# My Motorhome



## wolfer (Jan 25, 2012)

Personally I think the best place to be is in the desert if you have a source of water and food. Away from the gangs and urban areas. I have been preparing my motorhome to do just that. You can buy a good sized motorhome for not much more than you can buy individual parts to make a bug out shelter. Mine has a generator, a 25 gallon propane tank and I added an option to use portable bottles as well. I have two solar panels on the roof. I have two battery banks one for the chassis and one for the house. I am using 4 agm batteries for house batteries. I also have a 2,000 watt inverter that doubles as a battery charger that when the generator is running charges the batteries while I am using it for other reasons. I have installed led lights thruought the coach. I have a basement under the floorboards that are open from one side to the other. There still is more ground clearance than a normal car and as much clearance as some 4 wheel drive trucks. It uses 22" tires. It is equiped with a referigerator and propane stove. Has a 100 gallon fuel tank a 50 gallon black water tank a 50 gallon gray water tank. a toilet and kitchen and bath facilities including a large shower. I have installed low water use faucets. I have a cb radio that has sideband capabilities. I can boondock for a week or longer without dumping or refilling my water supply. I can move where ever and whenever I wish. my motorhome is older and does not have electronic ignition and has a b series cummins diesel. The only thing I am not sure about is the 6 speed allison push button transmission. other than that is I think emt proof. I feel it is the ultimate bug out vehicle. I also pull an 18' flatbed car hauler I can pull my car on it or I can use it for what ever I need to haul. I have a large metal box to carry most of the tools I need. You can find comparable equipped vehicles in gas or diesel nowdays from 3 or 4,000 dollars to less than 25,000. Something from the 70's to the mid 90's are usually non electronic ignition. You can find them cheaper than putting all the components together yourself. Then build it to suit your needs even paint it camo if you wish. My home on wheels.


----------



## cnsper (Sep 20, 2012)

Ha Ha... I paid $500 for the one I just bought. Living off the grid and all now and having to haul my water in, I have learned that for drinking only, the dogs and I can go nearly 2 weeks on 12 gallons of water. So if you had to rough it and not cook lots of pasta and coffee, you can go a month. You will need a shower after though... LOL


----------



## mojo4 (Feb 19, 2012)

I love the idea of a motor home. Just clean out the gray and black water tanks (in SHTF I really don't care about leaving dirty water on a roadside somewhere) and you have an additional 100 gal water supply. Plus any stream you pass over is a refill spot with your pump and filter. The only problem is fuel but at least you can live in it if you run outta gas somewhere. Nope, I'm lookin for 1 also. Also fun for vacations before apocalypse!!


----------



## hiwall (Jun 15, 2012)

I guess I'm not the only one with that desert plan! Parked by a water supply you can live a long time in the motor home. The deserts often have spots with permanent water (including windmills in the middle of nowhere). Many times areas with water also have trees to offer concealment(and firewood). I have many many spots picked out.


----------



## dlharris (Apr 3, 2011)

This post actually made me feel much better. We live in a semi with large sleeper....has everything that a motor home has. Sometimes I get really stressed that we don't have a BOL yet by then other times think maybe we are almost better off. We always have everything with us!  hopefully can get to extra preps in our storage unit. Only issue is our semi is 2011 so not EMP impervious.


----------



## 8thDayStranger (Jan 30, 2013)

I've been thinking about getting a little popup camper so the misses will camp with me. Might come in handy in a bug out situation.


----------



## The_Blob (Dec 24, 2008)

I have converted all of my diesel engines to run on WVO, much cheaper/easier than refining biodiesel. I have never forgotten to run diesel for a few minutes to flush out the lines... yet!

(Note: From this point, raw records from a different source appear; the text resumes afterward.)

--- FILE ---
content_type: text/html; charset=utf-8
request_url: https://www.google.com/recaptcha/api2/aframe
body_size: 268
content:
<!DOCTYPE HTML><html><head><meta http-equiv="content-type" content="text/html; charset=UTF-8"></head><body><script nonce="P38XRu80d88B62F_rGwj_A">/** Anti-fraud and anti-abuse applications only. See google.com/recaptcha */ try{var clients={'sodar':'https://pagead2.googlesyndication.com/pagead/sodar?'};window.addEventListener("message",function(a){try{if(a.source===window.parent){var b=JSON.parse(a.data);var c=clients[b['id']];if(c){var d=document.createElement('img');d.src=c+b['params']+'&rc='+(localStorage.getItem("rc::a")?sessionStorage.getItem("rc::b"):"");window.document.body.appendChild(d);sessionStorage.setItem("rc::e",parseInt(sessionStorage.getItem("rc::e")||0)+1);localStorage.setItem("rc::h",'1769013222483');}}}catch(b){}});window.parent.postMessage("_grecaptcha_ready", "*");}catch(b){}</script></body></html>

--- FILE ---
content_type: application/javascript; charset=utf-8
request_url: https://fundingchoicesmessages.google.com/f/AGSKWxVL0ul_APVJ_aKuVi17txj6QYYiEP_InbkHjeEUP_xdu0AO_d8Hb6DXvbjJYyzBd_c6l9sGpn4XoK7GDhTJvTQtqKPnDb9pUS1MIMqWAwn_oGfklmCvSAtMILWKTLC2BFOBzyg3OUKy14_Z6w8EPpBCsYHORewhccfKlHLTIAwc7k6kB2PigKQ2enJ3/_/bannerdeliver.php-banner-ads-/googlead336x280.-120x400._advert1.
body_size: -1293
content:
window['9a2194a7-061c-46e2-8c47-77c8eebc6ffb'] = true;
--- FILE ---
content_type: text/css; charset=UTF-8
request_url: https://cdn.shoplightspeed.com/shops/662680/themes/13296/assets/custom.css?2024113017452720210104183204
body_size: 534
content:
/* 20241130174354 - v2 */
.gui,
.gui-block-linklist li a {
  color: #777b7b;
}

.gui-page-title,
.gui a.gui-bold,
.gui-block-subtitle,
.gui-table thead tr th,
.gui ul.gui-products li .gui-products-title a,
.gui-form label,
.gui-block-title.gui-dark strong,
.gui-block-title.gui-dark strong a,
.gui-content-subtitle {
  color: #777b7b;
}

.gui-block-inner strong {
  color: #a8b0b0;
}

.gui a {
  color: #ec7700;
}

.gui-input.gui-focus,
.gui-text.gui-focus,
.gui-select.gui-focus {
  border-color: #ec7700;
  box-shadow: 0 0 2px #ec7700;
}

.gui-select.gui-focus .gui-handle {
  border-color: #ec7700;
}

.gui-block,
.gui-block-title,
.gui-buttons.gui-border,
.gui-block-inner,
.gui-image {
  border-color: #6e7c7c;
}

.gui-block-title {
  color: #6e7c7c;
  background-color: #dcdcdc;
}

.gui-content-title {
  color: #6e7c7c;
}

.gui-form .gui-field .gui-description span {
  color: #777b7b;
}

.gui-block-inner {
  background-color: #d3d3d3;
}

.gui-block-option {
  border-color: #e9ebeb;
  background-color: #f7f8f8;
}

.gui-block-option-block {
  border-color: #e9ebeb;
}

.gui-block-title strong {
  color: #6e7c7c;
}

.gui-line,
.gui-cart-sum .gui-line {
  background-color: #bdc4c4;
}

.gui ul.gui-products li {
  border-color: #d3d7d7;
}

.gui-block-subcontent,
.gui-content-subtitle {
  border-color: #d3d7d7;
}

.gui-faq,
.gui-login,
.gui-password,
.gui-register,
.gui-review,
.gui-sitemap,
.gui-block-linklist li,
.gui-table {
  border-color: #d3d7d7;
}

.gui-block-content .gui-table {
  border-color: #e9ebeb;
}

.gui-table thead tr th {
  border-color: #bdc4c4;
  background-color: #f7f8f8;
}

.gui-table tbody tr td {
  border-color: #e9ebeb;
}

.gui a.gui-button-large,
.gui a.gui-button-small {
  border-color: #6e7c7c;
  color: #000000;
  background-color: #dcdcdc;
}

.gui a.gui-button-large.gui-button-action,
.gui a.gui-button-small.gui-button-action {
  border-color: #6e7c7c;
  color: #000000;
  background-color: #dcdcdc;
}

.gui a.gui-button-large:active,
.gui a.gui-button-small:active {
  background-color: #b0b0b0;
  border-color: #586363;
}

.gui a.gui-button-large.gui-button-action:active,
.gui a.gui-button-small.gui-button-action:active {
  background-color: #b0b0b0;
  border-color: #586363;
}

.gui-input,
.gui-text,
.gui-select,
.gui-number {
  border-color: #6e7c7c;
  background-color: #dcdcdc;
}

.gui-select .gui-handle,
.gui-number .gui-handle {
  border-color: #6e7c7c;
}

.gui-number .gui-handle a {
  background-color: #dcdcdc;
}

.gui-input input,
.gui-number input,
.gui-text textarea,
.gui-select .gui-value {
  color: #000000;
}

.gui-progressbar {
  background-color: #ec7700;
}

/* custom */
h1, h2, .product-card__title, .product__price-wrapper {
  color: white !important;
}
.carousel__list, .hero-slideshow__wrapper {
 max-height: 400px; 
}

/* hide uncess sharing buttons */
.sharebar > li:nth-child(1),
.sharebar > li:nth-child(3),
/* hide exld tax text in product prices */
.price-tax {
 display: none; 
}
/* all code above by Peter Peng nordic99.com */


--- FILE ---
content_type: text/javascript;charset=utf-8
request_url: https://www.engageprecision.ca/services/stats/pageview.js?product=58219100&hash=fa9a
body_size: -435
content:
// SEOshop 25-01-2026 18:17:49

I'm now looking into converting my gasoline engines into Nat Gas, it's a lot more expensive and if I make it bi-fuel also, it will burn Nat Gas less efficiently. Infrastructure is almost nonexistent as well, even with my own gas well, I still do not have the necessary equipment for fueling.

I'm also considering another PEV(Pure Electric Vehicle) and charging the batteries with one of the Nat Gas house generators. I would still have the one, but got offered twice what I had in it...

:dunno:


----------



## Caribou (Aug 18, 2012)

The_Blob said:


> I have converted all of my diesel engines to run on WVO, much cheaper/easier than refining biodiesel. I have never forgotten to run diesel for a few minutes to flush out the lines... yet!
> 
> I'm now looking into converting my gasoline engines into Nat Gas, it's a lot more expensive and if I make it bi-fuel also, it will burn Nat Gas less efficiently. Infrastructure is almost nonexistent as well, even with my own gas well, I still do not have the necessary equipment for fueling.
> 
> ...


Do you have a link to the conversions?


----------



## The_Blob (Dec 24, 2008)

Caribou said:


> Do you have a link to the conversions?


the kits are very cheap and can be installed with a minimum of mechanical knowledge, IMHO

http://www.greasecar.com/


----------